# Chain Saw Milling Speed?



## drivadesl (Dec 22, 2007)

I was milling some oak the other day, roughly 22" across, using my MS-660, 36" ripping chain from Baileys. Pretty much took all of a 30 minutes to run through 8.5' length, works out to 3.5 inches/min. Seemed a lot slower than that, but since I'm new at this, just looking for a sanity check. The chain was used once on 4 cuts, so I touched it up using the Stihl file guide set at 10 degrees. Had to apply a lot of force to move it through the log, definitely sore the next day. Anyone care to comment?


----------



## stonykill (Dec 22, 2007)

drivadesl said:


> I was milling some oak the other day, roughly 22" across, using my MS-660, 36" ripping chain from Baileys. Pretty much took all of a 30 minutes to run through 8.5' length, works out to 3.5 inches/min. Seemed a lot slower than that, but since I'm new at this, just looking for a sanity check. The chain was used once on 4 cuts, so I touched it up using the Stihl file guide set at 10 degrees. Had to apply a lot of force to move it through the log, definitely sore the next day. Anyone care to comment?



that is a lot slower than an oak log I recently did. Mine was only 18-19 -in diameter, but still. I run a 82 cc Pioneer P51 with a 24 inch bar and lp chain. While I didn't time it, I know it wasn't that long, it seemed like 5 -6 minutes a pass, but like I said I didn't time it.I know it wasn't 30 minutes. Oak is one of the slower woods to mill.

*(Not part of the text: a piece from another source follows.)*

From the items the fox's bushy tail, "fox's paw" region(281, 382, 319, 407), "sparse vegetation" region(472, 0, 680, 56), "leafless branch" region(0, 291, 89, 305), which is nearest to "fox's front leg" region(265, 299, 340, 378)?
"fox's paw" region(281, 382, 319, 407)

You should not have to apply so much force that you get sore from pushing. Is your chain new? If not maybe the rakers need lowering. Do you have any pics of your assembled milling set up for us to look at? Maybe from photos we can get an idea.

Check for obvious things, chain on backwards or chipped or bent tooth on chain. Was the log frozen solid with ice showing? Ice will dull a chain quickly. Was there a lot of dirt in the bark. This will also dull the chain quickly. 
I'm sure others will chime in with ideas.


----------



## woodshop (Dec 22, 2007)

Milling times? ... 395XP (94cc saw) with standard 3/8 ripping chain from Baileys on 36" bar, in 18 inch wide oak I go through about 3 seconds per inch, which is a little less than 2 ft a minute. In 24-28 inch wide oak, double that time, about a foot a minute, and then ONLY if the chain is sharp. As soon as it even starts to get dull, things slow to a crawl fast. However, 30 minutes to go 8 1/2ft is twice what it should take with a 660 in 22 inches of oak. Check the obvious stuff first. Like stony says, it doesn't take much dirt in the bark to dull a chain to where it will just sit there and work itself to death trying to cut wood. You should be pushing on the mill a bit to get it down the log, but not a whole lot more than ordinary crosscutting like when you're bucking the log. Post of pic or two of your setup for us. It really should not take 30 min to go 8 ft.


----------



## drivadesl (Dec 22, 2007)

Two foot per minute! Now way I'm going that fast. No way does it feel like I'm crosscutting. I must have something FUBAR'd based on what you guys are saying. Took me 7 hours roughly to cut 7 boards, including moving logs, setup time, refueling, oiling, couple short breaks etc. Like I said, the chain is pretty new, Bought from Bailey's and the logs where not muddy at all. They were pretty clean actually with the snow and rain we had lately. I took the chains in to my dealer for sharpening, as I did notice one side looked a bit duller than the other though still seemed pretty sharp after I touched it up with a file/guide. His reaction was pretty negative when I told him where I got the chains, but thats to be expected. Putting the chain in backward? Don't think so, I was carefull and made sure it was right. My set up can be seen in the "Milled Some Oak " thread from last week. http://www.arboristsite.com/showthread.php?t=57762 I'll be trying it again once I get the chains back after Christmas, I can update then. Thanks for your input as always.


----------



## Trigger-Time (Dec 22, 2007)

Have you checked the height of the rakers on the chain?





.


----------



## drivadesl (Dec 22, 2007)

Trigger: Didn't think the chain itself was suspect since it was new. Not sure how to check the raker height, maybe if you could clarify I can look at this when I get the chains back. I'll post a photo also. Thanks.


----------



## Trigger-Time (Dec 22, 2007)

drivadesl said:


> Trigger: Didn't think the chain itself was suspect since it was new. Not sure how to check the raker height, maybe if you could clarify I can look at this when I get the chains back. I'll post a photo also. Thanks.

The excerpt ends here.